Onların yerine İsrail’le ittifakın caiz olduğuna dair fetva verecek sözde alimlere ve bu tür bir adımın ülke yararına olduğunu halka anlatacak gazetecilere ve yazarlara ihtiyacı var.
“İsrail bölgede ağırlığı olan ve varlığı inkar edilemez bir devlet.”
“Filistinliler bile İsrail’le görüşüp anlaşma yaparken biz neden kraldan çok kralcı olalım?”
“İsrail’de yaşayan binlerce Filistinli Müslüman var.”
Bu tür söylemlerle son günlerde Körfez ülkelerinde yoğun bir kampanya yürütülüyor.
Kuveytli yazar Abdullah El-Hedlaq gibilerin gerçekte Filistin diye bir devlet olmadığı ve işgal altındaki Filistin topraklarının Yahudilere ait olduğunu öne sürecek kadar ileri gitmeleri toplumu İsrail’le ilişkileri kabule hazırlama kampanyasının bir parçası.
Kısacası, taşlar bağlanırken köpekler serbest.
Bu arada, gözaltındaki alimlerle pazarlık yapıldığı, MBS’nin adımlarına destek veren açıklamalar yapmayı kabul ederlerse serbest bırakılacaklarının söylendiği fakat şu ana kadar hiç birinin bu öneriyi kabul etmediği belirtiliyor.
“Ilımlı İslam” ve “reform” iddiasındaki MBS, “halkı yönlendirmek için dini istismar etme” politikasından vazgeçmiş değil.
Ülke içindeki alimleri gözaltına alarak susturan Suudi Arabistan yönetimi, halkın ülke dışındaki alimlerden etkilenmesini de önlemek istiyor.
Yusuf El Karadavi başkanlığındaki Dünya Müslüman Alimler Birliği’ni “terör örgütü” ilan etmesinin nedeni bu.
Suudi Arabistan Büyük Alimler Konseyi 26 Ekim’de yayınladığı bildiride, Dünya Müslüman Alimler Birliği’nin “hizipçi ve dar düşüncelere dayalı” görüşleri olduğunu, Arap ve İslam ülkelerinde fitne çıkardığını öne sürerek, ilim talebelerini bu tür birliklere üye olmamaları yönünde uyarmıştı.
Birliğin dünyanın dört bir yanındaki alimlerden ve davetçilerden 95 bin üyesi var.
Başkanı Yusuf El-Karadavi ise yardımcısı Umman Sultanlığı Müftüsü Ahmed El-Halili.

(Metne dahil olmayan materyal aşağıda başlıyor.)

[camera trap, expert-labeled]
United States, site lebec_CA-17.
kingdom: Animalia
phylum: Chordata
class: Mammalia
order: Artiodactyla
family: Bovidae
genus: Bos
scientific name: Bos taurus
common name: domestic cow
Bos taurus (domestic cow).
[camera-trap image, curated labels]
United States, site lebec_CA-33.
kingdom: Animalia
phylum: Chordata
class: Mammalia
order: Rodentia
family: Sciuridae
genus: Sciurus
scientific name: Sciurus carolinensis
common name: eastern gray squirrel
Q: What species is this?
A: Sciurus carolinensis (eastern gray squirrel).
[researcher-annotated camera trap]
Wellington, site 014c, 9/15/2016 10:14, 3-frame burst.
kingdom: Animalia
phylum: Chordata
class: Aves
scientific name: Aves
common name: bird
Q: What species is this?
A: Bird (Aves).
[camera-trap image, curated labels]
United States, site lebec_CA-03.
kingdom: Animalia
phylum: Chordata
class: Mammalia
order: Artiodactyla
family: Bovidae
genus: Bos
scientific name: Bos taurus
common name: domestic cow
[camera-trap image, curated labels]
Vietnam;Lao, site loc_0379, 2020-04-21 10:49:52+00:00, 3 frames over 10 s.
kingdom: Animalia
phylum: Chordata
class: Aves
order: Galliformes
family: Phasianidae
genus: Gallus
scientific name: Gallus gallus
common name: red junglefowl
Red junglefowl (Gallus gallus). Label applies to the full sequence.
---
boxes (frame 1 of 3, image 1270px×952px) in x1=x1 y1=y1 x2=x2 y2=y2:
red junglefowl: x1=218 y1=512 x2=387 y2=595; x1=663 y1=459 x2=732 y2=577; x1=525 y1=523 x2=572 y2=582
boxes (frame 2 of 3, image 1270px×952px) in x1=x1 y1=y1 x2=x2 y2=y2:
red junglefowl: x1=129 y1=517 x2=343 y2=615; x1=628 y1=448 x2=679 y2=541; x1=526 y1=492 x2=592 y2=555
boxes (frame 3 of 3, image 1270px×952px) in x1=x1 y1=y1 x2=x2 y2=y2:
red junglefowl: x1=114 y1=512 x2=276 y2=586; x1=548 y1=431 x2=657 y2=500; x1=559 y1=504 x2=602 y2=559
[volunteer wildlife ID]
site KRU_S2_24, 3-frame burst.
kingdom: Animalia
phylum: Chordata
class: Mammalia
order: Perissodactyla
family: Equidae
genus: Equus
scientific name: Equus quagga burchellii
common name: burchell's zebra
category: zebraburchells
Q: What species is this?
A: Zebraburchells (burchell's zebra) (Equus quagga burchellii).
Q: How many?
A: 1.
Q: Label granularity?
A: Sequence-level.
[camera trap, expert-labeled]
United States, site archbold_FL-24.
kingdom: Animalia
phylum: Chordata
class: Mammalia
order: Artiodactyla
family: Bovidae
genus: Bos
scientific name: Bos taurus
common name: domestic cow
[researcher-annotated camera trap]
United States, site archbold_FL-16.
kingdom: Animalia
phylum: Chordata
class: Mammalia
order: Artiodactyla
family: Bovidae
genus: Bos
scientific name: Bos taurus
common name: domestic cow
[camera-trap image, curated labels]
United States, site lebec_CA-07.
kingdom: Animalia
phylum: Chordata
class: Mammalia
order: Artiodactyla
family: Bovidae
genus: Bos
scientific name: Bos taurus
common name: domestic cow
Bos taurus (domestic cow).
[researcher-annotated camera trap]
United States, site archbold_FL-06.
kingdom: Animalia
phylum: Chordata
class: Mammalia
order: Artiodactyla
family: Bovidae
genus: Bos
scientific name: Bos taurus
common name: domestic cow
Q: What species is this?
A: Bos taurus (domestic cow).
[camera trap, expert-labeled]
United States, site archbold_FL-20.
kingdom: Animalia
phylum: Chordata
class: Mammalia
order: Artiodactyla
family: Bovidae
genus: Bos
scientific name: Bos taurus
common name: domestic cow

Dolayısıyla Körfez İşbirliği Konseyi (KİK) üyesi bir ülkenin en yüksek dini otoritesi “terör örgütü üyesi” ilan edilmiş oluyor.
Birçok toplantısını da İstanbul’da gerçekleştirdiğini not edelim.
İsrail Başbakanı Netanyahu, geçen hafta Enver Sedat’ın İsrail’i ziyaret edişinin 40’ıncı yıl dönümü dolayısıyla İsrail parlamentosu Knesset’te düzenlenen oturumda yaptığı konuşmada, “Barışın genişletilmesinin önündeki en büyük engel bugün çevremizdeki ülkelerin liderleri değil. Bu engel Arap sokağındaki kamuoyundan kaynaklanıyor” diyerek bir gerçeğe işaret etti.
O engelin aşılması için halkların – icabında zor kullanılarak – dönüştürülmesi gerekiyor.
Halkların dönüştürülebilmesi için de onlara rehberlik edebilecek alimlerin susturulmasının şart olduğunu biliyorlar.
Özetle söylemek gerekirse, alimlerin oluşturduğu birliği terör örgütü ilan etmenin başlıca hedefi, söz konusu birliğin görüşlerinden etkilenmemesi için halkı korkutmaya çalışmak.